— begin ENTRIES SUPPLIED —
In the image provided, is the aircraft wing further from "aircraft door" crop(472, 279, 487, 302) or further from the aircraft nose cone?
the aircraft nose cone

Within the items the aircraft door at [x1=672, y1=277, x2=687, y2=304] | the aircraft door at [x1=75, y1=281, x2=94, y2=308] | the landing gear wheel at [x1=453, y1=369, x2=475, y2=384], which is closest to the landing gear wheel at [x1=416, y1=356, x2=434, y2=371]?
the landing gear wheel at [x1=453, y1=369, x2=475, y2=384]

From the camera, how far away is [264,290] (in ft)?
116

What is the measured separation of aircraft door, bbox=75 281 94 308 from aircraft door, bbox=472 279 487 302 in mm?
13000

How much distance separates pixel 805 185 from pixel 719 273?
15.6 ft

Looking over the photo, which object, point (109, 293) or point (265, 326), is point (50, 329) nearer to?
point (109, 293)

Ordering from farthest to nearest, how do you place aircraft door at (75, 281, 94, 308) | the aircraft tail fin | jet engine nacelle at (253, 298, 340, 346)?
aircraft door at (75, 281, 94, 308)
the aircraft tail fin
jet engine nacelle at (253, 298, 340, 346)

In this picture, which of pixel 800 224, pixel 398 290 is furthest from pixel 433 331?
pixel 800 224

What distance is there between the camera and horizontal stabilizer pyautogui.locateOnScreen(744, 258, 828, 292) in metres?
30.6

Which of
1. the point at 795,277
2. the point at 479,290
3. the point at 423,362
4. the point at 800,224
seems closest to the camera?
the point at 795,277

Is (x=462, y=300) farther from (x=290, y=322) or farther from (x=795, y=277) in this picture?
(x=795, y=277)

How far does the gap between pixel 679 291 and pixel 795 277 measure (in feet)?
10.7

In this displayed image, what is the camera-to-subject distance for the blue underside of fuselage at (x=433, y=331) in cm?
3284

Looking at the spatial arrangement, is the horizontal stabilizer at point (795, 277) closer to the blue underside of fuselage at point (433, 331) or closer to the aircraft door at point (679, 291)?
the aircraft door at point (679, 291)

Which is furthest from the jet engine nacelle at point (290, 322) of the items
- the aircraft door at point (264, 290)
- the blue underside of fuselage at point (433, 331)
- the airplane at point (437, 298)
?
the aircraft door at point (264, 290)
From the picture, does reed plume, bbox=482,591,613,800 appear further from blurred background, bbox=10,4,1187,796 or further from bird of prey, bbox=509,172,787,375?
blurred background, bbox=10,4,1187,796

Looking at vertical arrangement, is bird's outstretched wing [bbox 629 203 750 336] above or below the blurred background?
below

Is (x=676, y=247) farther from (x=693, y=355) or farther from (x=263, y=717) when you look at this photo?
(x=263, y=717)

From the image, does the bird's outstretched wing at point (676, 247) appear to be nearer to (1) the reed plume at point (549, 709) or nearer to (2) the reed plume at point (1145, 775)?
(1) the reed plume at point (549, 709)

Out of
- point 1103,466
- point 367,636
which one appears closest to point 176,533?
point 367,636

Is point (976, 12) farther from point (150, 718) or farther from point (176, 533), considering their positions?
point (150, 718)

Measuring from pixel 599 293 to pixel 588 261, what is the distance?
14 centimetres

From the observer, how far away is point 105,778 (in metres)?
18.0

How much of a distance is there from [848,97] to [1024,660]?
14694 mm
— end ENTRIES SUPPLIED —
» THE PROBLEM
Duplicate the records verbatim, starting at the line that contains "Looking at vertical" and continuing through the last line of the records.

» RESPONSE TO THE TASK
Looking at vertical arrangement, is bird's outstretched wing [bbox 629 203 750 336] above or below the blurred background?
below

Is (x=676, y=247) farther from (x=693, y=355) or farther from (x=263, y=717) when you look at this photo?
(x=263, y=717)

From the image, does the bird's outstretched wing at point (676, 247) appear to be nearer to (1) the reed plume at point (549, 709) or nearer to (2) the reed plume at point (1145, 775)?
(1) the reed plume at point (549, 709)

Out of
- point 1103,466
- point 367,636
which one appears closest to point 176,533?
point 367,636

Is point (976, 12) farther from point (150, 718) or farther from point (176, 533), considering their positions?
point (150, 718)

Measuring from pixel 599 293 to pixel 588 261, what is the distance?
14 centimetres

From the observer, how far away is point 105,778 (in metres)?
18.0

How much of a distance is there from [848,97] to [1024,660]?
14694 mm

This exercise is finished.